The reported COVID‐19 cases in the United States of America have crossed over 10 million and a large number of infected cases are undetected whose estimation can be done if country‐wide antibody testing is performed. In this study, we estimate this undetected fraction of the population by a modeling and simulation approach. We employ an epidemic model SIPHERD in which three categories of infection carriers, symptomatic, purely asymptomatic, and exposed are considered with different transmission rates that are taken dependent on the social distancing conditions, and the detection rate of the infected carriers is taken dependent on the tests done per day. The model is first validated for Germany and South Korea and then applied for prediction of the total number of confirmed, active and dead, and daily new positive cases in the United States. Our study predicts the possible outcomes of the infection if social distancing conditions are relaxed or kept stringent. We estimate that around 30.1 million people are already infected, and in the absence of any vaccine, 66.2 million (range: 64.3–68.0) people, or 20% (range: 19.4–20.5) of the population will be infected by mid‐February 21 if social distancing conditions are not made stringent. We find the infection‐to‐fatality ratio to be 0.65% (range: 0.63–0.67).

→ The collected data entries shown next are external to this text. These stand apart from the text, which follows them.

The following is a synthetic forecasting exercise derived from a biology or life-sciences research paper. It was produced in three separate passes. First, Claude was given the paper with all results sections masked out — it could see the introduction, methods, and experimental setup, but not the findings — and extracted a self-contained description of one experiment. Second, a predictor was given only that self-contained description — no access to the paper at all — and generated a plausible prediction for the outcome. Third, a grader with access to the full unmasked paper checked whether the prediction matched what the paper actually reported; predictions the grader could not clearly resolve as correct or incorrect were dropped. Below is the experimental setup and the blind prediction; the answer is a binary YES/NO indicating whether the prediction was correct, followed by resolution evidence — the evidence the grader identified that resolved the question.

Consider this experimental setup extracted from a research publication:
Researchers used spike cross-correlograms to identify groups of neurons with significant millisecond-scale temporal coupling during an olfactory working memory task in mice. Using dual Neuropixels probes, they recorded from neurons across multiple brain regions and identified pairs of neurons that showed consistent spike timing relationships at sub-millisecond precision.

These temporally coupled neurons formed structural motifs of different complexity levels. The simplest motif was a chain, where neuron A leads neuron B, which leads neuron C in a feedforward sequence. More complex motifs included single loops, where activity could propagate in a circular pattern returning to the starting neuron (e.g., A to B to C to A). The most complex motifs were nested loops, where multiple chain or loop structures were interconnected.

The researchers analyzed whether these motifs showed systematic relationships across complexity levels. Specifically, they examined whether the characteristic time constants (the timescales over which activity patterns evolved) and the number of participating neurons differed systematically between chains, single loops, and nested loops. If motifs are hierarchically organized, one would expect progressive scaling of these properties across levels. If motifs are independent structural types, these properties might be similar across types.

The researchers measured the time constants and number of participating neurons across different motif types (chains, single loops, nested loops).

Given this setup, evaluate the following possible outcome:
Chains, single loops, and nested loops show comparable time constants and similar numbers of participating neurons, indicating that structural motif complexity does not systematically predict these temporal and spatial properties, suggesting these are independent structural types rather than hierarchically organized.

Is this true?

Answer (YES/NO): NO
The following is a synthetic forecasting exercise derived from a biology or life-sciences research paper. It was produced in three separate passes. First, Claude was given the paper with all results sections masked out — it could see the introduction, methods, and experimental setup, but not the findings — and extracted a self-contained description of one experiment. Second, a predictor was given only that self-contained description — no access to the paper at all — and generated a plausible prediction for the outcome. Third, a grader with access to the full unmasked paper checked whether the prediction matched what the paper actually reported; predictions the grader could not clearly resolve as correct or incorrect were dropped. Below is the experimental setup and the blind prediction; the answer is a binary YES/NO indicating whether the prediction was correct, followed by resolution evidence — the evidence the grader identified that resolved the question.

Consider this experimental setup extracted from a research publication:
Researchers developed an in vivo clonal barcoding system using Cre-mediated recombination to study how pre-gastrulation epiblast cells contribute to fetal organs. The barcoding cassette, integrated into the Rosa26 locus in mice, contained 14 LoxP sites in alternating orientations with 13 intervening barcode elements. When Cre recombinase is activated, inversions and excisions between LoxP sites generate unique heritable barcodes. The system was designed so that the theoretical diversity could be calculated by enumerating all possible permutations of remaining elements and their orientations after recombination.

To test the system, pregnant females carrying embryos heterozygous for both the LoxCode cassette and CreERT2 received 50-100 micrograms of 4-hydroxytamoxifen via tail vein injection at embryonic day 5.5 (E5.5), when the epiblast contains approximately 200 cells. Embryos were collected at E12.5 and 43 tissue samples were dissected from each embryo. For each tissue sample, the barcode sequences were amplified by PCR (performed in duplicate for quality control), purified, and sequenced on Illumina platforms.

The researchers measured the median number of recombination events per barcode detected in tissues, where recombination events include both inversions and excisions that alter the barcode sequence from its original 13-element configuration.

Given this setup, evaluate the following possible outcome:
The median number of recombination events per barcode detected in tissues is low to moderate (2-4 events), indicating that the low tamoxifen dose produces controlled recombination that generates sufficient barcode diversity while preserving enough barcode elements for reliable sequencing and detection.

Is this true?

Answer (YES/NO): YES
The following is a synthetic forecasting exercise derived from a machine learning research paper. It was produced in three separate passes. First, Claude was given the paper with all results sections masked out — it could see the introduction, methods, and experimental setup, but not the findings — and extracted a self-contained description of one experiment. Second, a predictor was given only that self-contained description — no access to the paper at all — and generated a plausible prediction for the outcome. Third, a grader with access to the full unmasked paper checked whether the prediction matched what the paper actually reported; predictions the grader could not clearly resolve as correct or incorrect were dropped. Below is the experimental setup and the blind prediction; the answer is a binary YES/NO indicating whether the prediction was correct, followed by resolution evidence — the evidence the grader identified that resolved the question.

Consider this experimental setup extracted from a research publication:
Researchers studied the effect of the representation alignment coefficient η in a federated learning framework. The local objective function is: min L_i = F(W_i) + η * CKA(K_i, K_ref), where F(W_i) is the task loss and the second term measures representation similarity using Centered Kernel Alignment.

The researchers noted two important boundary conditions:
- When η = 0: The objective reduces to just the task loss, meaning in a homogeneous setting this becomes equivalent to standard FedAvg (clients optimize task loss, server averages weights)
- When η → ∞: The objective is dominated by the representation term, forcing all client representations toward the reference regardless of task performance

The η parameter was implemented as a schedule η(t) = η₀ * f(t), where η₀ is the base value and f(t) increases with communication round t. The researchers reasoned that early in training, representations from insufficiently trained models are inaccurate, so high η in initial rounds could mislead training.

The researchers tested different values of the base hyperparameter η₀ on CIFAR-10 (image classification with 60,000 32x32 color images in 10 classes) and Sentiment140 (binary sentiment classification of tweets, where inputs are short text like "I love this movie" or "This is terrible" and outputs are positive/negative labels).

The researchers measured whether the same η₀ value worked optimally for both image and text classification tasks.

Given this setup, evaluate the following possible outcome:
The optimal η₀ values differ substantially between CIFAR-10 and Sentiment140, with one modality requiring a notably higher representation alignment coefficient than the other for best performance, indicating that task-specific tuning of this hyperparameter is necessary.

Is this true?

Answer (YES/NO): YES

The outbreak of pandemic Coronavirus disease 2019 (COVID-19) has led to more than 50 million total reported infections and 1.2 million deaths worldwide (https://www.worldometers.info/coronavirus) and serious efforts are needed for its containment. The Coronavirus SARS-CoV-2 has affected not just public health but had a drastic impact on the economy of the world as well, due to the lockdown situations in many countries, including the United States of America. In the United States of America, the first positive case of COVID-19 was reported on January 20, 2020, in a man who returned from Wuhan, China, where the outbreak was first identified, and the first death took place in the first week of February. 1 A major control measure was announced on March 16, restricting the gathering of more than ten people. However, the COVID-19 spread to almost 50 states throughout the country by March-end (https://www. worldometers.info/coronavirus). 2 Now, the United States of America has become the most affected country in terms of confirmed, active, and death cases in the world (https://www.worldometers.info/coronavirus).

Pandemics have hit humanity many times in the past also, and mathematical models are already available for infectious diseases. [3] [4] [5] [6] Mathematical modeling of the epidemic has an unavoidable role in helping the healthcare sector by predicting the hospital requirements in advance and for setting up the critical care systems for the patients. 7, 8 To devise the lockdown strategy, it is imperative that the prediction of the disease spread is available to the policymakers. COVID-19 is different from the previously known SARS (severe acute respiratory syndrome) infection, with features such as the existence of purely asymptomatic cases 9 and the spread of the infection from those as well as from the exposed ones in the incubation period. 10 Our proposed mathematical model incorporates the above facts for the COVID-19 epidemic.

Many epidemiological models exist in the literature, and the basic SIR model 11 is the widely used one, which needs to be modified to incorporate the peculiar features involved in Coronavirus spread and control. An approximate mathematical model of the COVID-19 was initially reported in the literature 12 [14] , in which the entire people in the country are divided into eight compartments.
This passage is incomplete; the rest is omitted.